Wednesday, March 21, 2012

A Supervised Global ADMIXTURE Run

A supervised ADMIXTURE run, assumes that certain populations within a given dataset are 100% of a certain ancestry, so for instance, given one wants to run ADMIXTURE at K=10 in supervised mode, then 10 different populations that are assumed to come from the 10 putative ancestral clusters that the software will infer, or rather will be forced to infer, must be manually selected.

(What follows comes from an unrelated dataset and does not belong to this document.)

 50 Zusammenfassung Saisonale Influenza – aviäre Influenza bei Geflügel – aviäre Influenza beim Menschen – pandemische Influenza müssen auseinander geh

I wanted to explore this type of a run on a global basis and purposefully select populations that not only may form their own clusters in an unsupervised run, but are also thought to be within the 'trunk', bifurcation 'nodes' and end 'branches' of the ancestral 'tree' of all people.
The basis of this run is the global dataset than can be downloaded in PLINK format from here. The dataset, a superset of the African dataset that I have been thus far utilizing, contains 3,970 individuals from around the world typed at 27,022 genome-wide SNPs.
A 3 dimensional, as well as a dim1 vs dim2, MDS plot labelled according to the median coordinates of the population groups for this dataset can be seen below:

The general structure of a globally spread PCA/MDS plot is well known and understood, the first principal component, describing the highest variation of all the components, separates Africans from non-Africans, while the second principal component separates West Asians/Europeans from East Asians, Oceanians and Native Americans. The 3rd principal component can be however shaky, in the plot above it separates Native Americans from the rest, however other sources have shown that the 3rd principal component in a global PCA separates divergent hunter gatherers (like the Hadza, Sandawe, San and Pygmies) from every body else, perhaps a 3-D PCA generated from full genome scans will put this to rest once and for all.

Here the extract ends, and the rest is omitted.